「”……モルタージュに向かった”てな感じで簡単に着けばいいんだけどな。……ねぇお二人さん? 僕は普通の人間でまだ神楽総合警備に入社してないんだ。そんなジャンジャン進まれても付いていけないって」

「「男なら黙って歩け」」


「……はい」

翌日、司たちはモルタージュに向けて出発したのだが、その前には密林が立ちはだかっていた。

レナは獣人、しかも地の利があるということでサクサク進み、エアも見た目は少女、体は機械、その名も……的なノリで製作されているためレナに遜色なく付いていっていた。

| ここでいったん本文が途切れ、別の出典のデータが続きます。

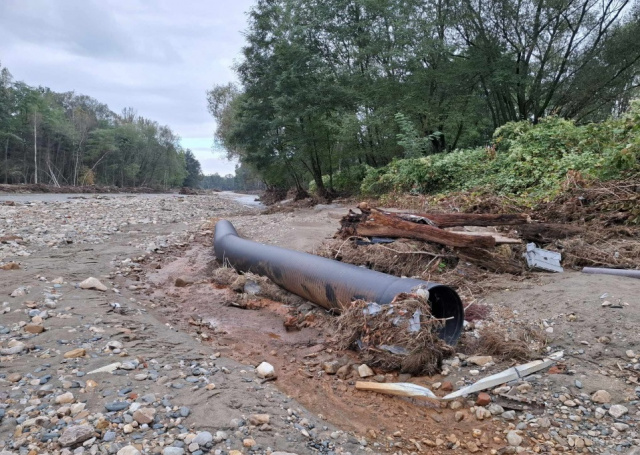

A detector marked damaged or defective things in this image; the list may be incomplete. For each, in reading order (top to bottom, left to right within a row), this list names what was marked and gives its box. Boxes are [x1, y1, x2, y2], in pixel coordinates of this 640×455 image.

broken timber [342, 207, 498, 249]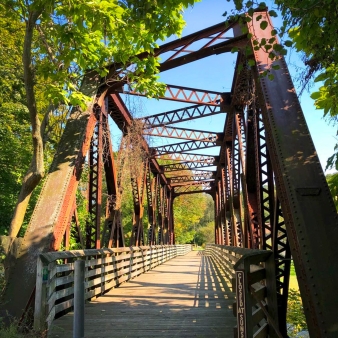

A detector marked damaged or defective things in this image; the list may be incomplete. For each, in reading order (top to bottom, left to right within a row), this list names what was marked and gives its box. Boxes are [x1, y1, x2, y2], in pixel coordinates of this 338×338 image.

rusty steel beam [124, 84, 224, 105]
rusty steel beam [136, 103, 226, 128]
rusty steel beam [143, 127, 222, 143]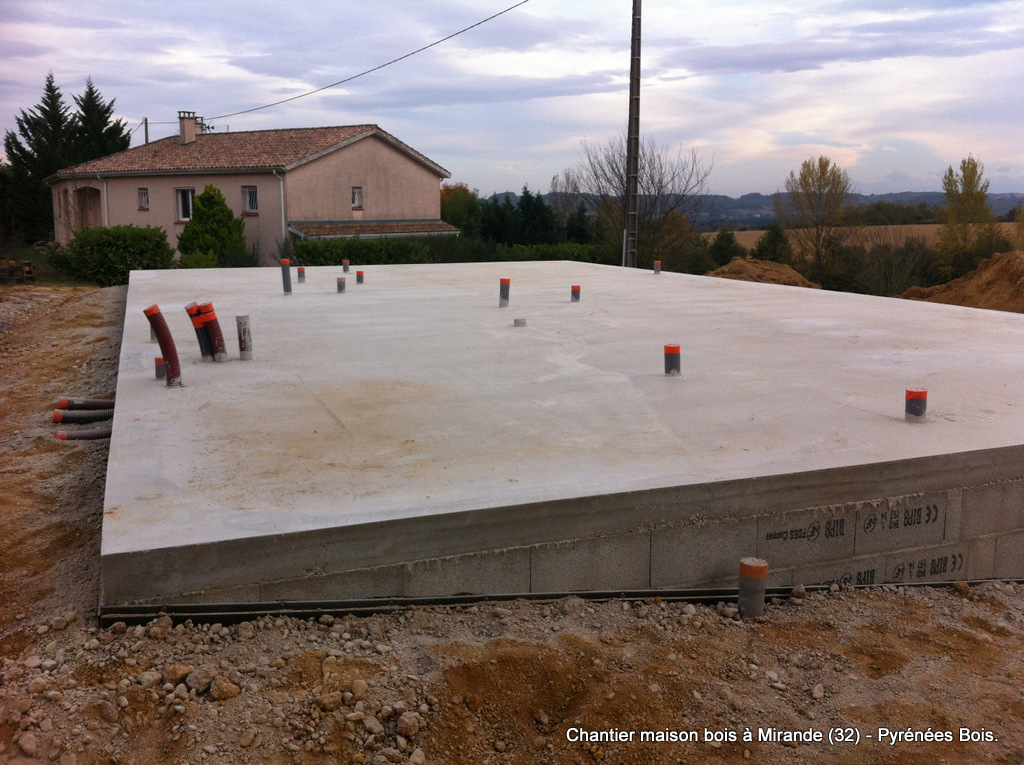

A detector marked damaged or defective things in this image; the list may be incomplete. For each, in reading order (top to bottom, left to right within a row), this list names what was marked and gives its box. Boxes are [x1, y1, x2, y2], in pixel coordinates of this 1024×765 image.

そんな2人を道案内にしているので一般人役の司の体力は限界に近づいていた。

ただ、このデスマーチにより今まで司に憑いていた疫病神が満足したらしく、ようやく森を抜け出ることができた。司は当分森林浴をしない所存である。

出た場所は畑だった。司たちには皆目見当の付かないものが植えられていたが。

司がなんなのか調べてみようと引っこ抜いた時、大地が反転した。

否、類人猿に足を掴まれ、ぶら下げられていた。猿は野太い声で司を怒鳴りつける。

「コラ! この泥棒め! ようやく捕まえたぞ! 今まで盗んだ分しばいてやるからな!」

「ちょ
誤解! 誤解だって! レナさんも言ってよ!」

猿が持っている鍬を振り下ろそうと司はバタバタと暴れながら叫んだ。

司の言葉を聞いて猿がレナの存在に初めて気が付く。

「あれま、姫様、帰ってきたんですか? あんれ、じゃあこの方々が? もしかして例の?」

「あ〜……国賓だな」

「じゃあ本当に!? あんた〜! 大変だよ〜! ニュースだよ〜!」

「げふっ!」

猿は司をその場に落としてもう1匹の猿に呼びかけた。「なんだ〜」という更に野太い声からして、司は今自分を持ち上げていた筋肉の塊が女だと気付き驚愕する。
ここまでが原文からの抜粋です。